De laatste jaren van zijn leven had Grégoire Krug veel te lijden onder talrijke ziektes, een medebroeder (P. Barsanuphe, de huidige overste van de skite) moest voortdurend voor hem zorgen, en hij verliet haast nooit meer zijn cel. Hij hernam en verbeterde vaak steeds dezelfde ikonen terwijl talloze bestellingen bleven liggen. De opbrengst van zijn ikonen had hem trouwens nooit geïnteresseerd. Hij schonk zijn ikonen liever weg aan de werklieden van de skite, of zelfs aan de slager, hoewel hij zelf nooit vlees at. Hij ondertekende ook nooit zijn eigen ikonen: ze waren immers onmiddellijk herkenbaar, al zijn er wel eens schilders geweest die zijn stijl wilden nabootsen.
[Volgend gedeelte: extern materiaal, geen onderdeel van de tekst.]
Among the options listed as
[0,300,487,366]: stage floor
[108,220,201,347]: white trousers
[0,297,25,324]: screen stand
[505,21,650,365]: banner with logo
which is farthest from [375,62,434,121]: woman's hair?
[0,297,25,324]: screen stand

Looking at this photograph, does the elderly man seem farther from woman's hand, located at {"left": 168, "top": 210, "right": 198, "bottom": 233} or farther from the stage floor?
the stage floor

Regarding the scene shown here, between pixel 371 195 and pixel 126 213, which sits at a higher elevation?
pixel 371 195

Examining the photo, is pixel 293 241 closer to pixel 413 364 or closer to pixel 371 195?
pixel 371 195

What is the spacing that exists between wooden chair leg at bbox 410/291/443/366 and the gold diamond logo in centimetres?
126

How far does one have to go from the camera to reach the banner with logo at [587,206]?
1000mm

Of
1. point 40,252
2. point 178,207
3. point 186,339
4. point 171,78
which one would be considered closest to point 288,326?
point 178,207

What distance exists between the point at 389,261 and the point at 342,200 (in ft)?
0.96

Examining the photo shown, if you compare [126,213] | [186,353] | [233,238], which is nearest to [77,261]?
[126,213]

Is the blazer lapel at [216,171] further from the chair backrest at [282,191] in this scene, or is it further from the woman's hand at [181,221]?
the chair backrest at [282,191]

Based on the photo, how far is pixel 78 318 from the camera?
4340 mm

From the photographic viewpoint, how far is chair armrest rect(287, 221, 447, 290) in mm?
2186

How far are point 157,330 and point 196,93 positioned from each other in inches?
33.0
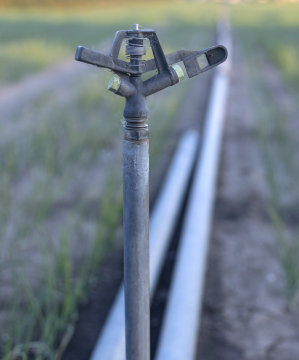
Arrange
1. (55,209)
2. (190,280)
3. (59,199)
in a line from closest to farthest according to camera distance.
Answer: (190,280) < (55,209) < (59,199)

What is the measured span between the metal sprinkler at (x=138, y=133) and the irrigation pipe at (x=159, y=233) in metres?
0.40

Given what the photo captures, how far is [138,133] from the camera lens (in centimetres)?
94

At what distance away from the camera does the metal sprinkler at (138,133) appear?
927 millimetres

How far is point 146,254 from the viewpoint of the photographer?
100 centimetres

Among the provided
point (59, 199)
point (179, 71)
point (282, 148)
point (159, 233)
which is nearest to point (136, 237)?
point (179, 71)

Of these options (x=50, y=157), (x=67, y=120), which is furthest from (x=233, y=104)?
(x=50, y=157)

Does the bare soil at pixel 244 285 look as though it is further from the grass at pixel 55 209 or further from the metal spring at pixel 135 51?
the metal spring at pixel 135 51

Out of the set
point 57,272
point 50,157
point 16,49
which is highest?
point 16,49

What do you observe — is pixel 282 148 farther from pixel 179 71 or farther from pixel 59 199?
pixel 179 71

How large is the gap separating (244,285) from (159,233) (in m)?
0.44

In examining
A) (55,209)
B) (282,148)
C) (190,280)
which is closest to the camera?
(190,280)

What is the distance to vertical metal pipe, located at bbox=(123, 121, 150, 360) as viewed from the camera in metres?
0.95

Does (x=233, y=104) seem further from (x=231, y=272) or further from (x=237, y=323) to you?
(x=237, y=323)

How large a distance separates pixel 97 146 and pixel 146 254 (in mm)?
2880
In zijn laatste levensjaar ging zijn zicht erg achteruit en werd het hem hoe langer hoe moeilijker om te schilderen. Op een vroege zomerdag, 12 juni 1969, 21 jaar nadat hij in de skite als monnik was aangekomen, is hij in stilte naar de Heer teruggekeerd. Hij ligt begraven vlak bij het kerkje van de skite du Saint-Esprit in Mesnil-Saint-Denis.

Bibliografie:

Higoumène Barsanuphe, Icônes et Fresques du Père Grégoire, Marcénat, 1999 (teksten in het Frans, Engels en Russisch, prachtig geïllustreerd); Un peintre d’icônes: le Père Grégoire Krug. Textes réunis par Jean-Claude Marcadé, Parijs, 2001 (een interessante bundel studies over het werk van Krug, met getuigenissen van tijdgenoten, o.a. van Catherine Aslanoff); L’iconographie de l’église des Trois Saints Hiérarques et l’oeuvre de Léonide A. Ouspensky et du moine Grégoire Krug. Paris, 2001 (eveneens met prachtige illustraties); Emilie van Taack, Grégoire Krug, moine et iconographe, in: Messager de l’Eglise orthodoxe russe, N° 16-17, 2009, pp. 22-43.